Astrophysical Implications of Eccentricity in Gravitational Waves from Neutron Star-Black Hole Binaries

TL;DR

This paper investigates the formation and detection of eccentric neutron star-black hole mergers, highlighting the potential of field triples to produce such systems and assessing their observability with current gravitational-wave searches.

Contribution

It introduces a method to estimate the minimum measurable eccentricity of NSBH mergers and evaluates the impact of eccentricity on detection efficiency, emphasizing the role of isolated field triples.

Findings

Eccentricity at 10 Hz can be as low as 0.003 for certain systems.

Current searches recover only 46% of eccentric NSBH mergers.

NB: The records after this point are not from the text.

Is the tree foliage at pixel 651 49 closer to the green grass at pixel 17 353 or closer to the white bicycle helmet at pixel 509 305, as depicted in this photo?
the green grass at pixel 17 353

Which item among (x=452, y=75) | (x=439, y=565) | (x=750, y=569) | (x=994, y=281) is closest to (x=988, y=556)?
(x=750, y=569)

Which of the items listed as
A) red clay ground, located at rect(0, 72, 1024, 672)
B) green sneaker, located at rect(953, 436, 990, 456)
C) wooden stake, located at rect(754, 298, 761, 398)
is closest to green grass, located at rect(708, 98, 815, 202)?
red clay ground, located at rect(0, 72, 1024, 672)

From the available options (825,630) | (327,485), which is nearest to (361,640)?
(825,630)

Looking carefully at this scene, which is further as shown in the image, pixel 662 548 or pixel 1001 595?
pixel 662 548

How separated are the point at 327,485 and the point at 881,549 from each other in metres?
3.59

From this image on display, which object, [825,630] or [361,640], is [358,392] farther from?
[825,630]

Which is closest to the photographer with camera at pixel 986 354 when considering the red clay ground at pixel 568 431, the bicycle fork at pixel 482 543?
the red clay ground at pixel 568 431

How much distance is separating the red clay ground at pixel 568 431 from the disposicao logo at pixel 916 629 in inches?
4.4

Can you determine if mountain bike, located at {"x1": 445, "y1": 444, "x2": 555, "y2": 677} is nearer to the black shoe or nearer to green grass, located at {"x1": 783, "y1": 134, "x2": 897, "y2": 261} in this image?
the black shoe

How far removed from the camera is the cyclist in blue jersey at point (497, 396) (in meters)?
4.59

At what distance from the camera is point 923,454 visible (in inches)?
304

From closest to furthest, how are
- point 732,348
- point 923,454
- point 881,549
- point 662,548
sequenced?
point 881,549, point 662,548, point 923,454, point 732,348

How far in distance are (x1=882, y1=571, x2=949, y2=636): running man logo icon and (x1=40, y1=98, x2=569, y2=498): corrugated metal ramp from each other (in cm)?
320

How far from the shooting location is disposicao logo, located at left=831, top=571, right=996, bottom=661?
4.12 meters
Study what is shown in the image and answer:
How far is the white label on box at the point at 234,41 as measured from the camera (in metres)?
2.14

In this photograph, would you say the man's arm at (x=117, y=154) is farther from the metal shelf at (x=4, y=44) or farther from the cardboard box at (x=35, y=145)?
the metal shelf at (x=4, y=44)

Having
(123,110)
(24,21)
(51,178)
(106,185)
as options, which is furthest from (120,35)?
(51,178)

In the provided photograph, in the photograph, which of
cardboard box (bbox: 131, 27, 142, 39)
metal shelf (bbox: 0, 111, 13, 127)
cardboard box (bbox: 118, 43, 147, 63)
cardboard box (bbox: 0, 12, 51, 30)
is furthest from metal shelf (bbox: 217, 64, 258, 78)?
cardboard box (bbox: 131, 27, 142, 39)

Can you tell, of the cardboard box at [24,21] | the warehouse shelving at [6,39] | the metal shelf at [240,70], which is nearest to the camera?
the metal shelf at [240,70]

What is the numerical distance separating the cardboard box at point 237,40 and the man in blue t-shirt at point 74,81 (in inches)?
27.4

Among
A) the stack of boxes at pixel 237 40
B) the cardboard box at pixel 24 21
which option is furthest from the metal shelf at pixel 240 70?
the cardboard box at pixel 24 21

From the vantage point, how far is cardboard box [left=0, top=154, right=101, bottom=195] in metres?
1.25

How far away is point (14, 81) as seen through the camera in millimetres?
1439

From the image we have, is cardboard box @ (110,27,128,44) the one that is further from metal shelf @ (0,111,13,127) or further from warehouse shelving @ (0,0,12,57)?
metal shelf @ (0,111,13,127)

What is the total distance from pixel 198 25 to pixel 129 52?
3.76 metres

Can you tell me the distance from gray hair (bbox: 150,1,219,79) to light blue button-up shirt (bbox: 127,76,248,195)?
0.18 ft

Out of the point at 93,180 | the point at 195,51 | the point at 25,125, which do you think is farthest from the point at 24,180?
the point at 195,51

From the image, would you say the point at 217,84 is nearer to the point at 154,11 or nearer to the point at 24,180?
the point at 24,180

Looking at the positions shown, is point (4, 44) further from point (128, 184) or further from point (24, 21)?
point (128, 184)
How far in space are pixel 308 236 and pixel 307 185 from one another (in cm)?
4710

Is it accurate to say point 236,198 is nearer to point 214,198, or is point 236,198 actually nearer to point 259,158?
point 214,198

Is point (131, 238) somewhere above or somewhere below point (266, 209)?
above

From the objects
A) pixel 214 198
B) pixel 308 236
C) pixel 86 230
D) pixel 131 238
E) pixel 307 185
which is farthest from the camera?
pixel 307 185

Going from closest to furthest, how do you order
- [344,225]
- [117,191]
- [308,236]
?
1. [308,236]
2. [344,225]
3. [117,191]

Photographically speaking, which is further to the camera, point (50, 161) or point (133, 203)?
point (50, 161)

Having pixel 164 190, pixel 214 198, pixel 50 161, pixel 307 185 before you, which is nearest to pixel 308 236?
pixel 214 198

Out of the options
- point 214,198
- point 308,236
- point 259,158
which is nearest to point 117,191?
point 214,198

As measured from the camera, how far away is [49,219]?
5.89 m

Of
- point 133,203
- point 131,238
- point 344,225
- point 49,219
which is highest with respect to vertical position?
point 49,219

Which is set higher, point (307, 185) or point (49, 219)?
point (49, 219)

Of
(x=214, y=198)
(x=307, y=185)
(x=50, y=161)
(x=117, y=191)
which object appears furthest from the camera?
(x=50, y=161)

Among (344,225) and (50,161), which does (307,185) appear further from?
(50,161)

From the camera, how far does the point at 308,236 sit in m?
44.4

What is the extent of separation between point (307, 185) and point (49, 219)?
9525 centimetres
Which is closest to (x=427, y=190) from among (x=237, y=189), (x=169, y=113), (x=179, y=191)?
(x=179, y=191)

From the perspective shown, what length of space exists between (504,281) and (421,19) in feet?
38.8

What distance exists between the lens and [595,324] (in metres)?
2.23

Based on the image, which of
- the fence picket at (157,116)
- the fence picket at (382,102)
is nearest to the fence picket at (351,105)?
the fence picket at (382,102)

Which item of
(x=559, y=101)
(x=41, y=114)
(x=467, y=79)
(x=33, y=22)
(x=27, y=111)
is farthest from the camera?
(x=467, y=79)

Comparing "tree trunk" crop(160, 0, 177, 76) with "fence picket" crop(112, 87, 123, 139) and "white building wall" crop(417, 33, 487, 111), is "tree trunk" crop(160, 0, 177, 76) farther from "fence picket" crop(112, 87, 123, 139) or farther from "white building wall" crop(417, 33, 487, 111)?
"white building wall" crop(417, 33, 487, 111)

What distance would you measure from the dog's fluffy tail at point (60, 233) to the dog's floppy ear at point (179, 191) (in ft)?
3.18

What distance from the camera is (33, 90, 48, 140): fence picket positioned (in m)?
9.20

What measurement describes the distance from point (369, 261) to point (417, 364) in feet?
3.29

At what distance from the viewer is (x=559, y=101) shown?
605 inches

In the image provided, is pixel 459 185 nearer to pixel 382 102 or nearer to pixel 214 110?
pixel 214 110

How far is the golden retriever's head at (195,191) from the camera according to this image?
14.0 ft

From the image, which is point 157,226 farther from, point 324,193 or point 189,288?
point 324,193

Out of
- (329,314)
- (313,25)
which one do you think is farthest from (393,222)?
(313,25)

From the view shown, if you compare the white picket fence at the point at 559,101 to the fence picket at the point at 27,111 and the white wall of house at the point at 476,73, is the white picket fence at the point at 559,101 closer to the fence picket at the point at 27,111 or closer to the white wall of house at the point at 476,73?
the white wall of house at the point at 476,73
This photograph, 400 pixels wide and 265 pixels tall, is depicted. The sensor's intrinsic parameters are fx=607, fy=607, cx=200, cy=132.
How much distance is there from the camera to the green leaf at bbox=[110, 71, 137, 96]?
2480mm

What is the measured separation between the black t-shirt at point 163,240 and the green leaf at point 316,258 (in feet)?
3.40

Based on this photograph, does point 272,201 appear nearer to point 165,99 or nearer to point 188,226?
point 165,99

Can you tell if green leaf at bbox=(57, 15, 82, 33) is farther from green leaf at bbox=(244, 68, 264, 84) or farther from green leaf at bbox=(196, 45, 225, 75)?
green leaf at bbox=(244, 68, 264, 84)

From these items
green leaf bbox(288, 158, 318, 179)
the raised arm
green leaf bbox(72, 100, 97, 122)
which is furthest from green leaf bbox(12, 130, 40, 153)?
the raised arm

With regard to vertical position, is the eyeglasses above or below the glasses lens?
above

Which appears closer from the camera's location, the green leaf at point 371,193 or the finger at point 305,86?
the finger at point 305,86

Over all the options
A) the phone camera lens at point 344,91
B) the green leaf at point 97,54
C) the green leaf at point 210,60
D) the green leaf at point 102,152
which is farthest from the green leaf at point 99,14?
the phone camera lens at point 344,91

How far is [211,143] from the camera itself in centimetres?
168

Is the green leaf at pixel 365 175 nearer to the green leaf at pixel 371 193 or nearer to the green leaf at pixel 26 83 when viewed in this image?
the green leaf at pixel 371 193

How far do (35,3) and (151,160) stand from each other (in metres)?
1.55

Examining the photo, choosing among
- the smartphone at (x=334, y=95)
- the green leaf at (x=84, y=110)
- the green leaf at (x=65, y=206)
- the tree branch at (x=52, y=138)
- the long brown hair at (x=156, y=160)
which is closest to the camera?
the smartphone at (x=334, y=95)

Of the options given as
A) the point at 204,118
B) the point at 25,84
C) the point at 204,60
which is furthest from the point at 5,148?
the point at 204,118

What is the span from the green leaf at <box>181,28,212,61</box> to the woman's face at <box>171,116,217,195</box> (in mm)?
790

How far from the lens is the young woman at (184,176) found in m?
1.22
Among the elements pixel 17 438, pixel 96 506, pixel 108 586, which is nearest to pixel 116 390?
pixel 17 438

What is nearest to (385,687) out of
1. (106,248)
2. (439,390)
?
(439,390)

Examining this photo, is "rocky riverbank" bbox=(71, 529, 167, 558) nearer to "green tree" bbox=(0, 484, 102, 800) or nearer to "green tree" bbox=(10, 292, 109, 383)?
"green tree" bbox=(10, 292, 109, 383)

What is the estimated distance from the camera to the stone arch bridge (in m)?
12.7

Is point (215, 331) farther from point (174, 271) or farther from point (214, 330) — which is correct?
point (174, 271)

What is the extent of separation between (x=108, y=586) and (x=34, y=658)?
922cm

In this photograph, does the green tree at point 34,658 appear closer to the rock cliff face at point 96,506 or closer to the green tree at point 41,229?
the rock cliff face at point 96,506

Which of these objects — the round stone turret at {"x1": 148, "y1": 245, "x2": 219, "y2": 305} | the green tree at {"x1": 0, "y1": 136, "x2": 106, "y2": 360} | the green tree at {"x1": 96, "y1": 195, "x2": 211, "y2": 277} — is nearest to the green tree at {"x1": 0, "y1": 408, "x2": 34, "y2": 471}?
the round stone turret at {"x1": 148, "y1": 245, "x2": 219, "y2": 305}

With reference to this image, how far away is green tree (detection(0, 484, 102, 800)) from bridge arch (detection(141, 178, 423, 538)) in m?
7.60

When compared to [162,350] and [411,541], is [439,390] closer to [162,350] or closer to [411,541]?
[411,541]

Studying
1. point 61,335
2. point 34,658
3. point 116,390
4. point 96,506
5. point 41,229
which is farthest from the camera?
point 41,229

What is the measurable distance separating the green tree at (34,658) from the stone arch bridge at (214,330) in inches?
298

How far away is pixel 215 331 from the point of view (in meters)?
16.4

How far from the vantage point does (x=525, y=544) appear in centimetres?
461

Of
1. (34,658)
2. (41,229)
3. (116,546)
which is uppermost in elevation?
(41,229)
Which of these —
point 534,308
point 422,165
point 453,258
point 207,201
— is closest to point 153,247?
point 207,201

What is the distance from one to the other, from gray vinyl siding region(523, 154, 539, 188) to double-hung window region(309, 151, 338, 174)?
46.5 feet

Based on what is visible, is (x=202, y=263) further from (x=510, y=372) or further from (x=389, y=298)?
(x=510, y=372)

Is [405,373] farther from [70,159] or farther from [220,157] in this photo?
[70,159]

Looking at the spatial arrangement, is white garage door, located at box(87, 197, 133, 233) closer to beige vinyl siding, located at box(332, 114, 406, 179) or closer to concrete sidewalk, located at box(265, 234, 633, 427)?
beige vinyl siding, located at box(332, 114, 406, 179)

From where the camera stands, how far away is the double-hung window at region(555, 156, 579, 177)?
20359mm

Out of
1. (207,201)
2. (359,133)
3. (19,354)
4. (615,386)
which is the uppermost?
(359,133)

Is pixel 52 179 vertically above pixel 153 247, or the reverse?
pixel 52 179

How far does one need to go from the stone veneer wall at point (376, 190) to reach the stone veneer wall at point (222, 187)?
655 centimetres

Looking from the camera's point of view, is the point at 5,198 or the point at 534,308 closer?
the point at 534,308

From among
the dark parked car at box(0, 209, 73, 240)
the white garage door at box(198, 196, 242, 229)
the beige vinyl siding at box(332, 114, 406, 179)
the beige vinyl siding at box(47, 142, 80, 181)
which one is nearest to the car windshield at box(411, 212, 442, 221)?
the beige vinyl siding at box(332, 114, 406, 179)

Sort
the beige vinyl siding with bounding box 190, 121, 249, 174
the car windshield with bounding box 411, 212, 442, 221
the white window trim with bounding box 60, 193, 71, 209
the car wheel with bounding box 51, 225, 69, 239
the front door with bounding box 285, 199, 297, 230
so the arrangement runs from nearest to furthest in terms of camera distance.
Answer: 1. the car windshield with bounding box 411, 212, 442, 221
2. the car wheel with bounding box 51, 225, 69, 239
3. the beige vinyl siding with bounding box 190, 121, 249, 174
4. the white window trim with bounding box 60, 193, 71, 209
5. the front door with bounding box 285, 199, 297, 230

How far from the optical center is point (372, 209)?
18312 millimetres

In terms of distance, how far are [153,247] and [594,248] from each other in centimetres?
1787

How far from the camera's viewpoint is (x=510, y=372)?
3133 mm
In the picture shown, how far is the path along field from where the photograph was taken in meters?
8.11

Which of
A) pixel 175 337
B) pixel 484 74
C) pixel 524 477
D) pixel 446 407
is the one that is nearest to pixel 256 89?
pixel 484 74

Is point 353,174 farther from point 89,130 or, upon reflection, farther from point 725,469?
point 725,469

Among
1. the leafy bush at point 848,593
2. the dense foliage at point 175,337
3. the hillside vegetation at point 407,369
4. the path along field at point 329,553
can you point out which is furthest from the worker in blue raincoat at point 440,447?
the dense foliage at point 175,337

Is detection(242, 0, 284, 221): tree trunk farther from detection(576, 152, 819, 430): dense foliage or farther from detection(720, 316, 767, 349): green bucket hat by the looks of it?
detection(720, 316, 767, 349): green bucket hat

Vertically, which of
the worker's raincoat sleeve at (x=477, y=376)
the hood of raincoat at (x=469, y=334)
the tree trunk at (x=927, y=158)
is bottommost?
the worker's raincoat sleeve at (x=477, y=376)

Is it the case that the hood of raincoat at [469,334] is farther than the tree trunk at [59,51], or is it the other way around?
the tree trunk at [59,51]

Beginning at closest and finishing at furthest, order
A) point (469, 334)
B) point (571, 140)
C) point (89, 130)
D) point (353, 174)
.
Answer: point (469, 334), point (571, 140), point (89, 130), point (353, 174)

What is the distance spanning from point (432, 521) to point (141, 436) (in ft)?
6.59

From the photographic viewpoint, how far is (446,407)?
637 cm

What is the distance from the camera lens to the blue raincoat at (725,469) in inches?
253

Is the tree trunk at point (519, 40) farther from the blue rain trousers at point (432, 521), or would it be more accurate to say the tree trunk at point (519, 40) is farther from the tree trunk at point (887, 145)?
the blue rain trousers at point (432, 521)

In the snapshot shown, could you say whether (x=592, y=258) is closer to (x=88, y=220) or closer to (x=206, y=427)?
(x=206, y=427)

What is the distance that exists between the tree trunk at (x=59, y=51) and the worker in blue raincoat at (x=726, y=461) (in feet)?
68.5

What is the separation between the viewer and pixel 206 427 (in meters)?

A significant fraction of NSBH detections could originate from field triples.

Abstract

The gravitational-wave signal from the neutron star-black hole (NSBH) merger GW200105 is consistent with this binary having significant orbital eccentricity close to merger. This raises the question of how eccentric NSBHs form. Compact binaries that evolve in isolation radiate away any orbital eccentricity long before their gravitational-wave signal enters the sensitive frequency range of the LIGO-Virgo-KAGRA detector network. Meanwhile, dynamical environments -- which can be conducive to mergers on eccentric orbits -- produce very few NSBHs. Here, we focus on a formation channel that efficiently produces NSBHs with both misaligned spins and significant eccentricity close to merger: isolated field triples. We estimate the minimum measurable eccentricity of NSBHs at 10 Hz orbit-averaged gravitational-wave frequency, e_min,10, finding that for GW200105, GW200115, and GW230529-like systems, e_min,10 is O(0.01). For a GW190814-like unequal-mass binary with significant higher-order mode content, e_min,10 = 0.003; this is an order of magnitude lower than when higher modes are not present. For dominant-mode signals from binaries with $m_2=1.5$~M$_\odot$ and total masses from $3\,{\rm M_\odot} \leq M \leq50\,\rm M_\odot$, we find $0.008 \leq$ e_min,10 $\leq 0.022$. The relationship between $M$ and e_min,10 is linear when the binaries are non-spinning. When the binaries are maximally spin-precessing, e_min,10 decreases as mass ratio becomes more unequal. We estimate the sensitivity of a quasi-circular aligned-spin templated search to NSBH mergers from field triples, finding that we recover only 46% of systems that would have been detected with a search containing the full physics of the injected population. Finally, we show that if $\sim\nicefrac{1}{3}$ of present NSBH detections are measurably eccentric, then $\geq40\%$ are consistent with an isolated field triple origin.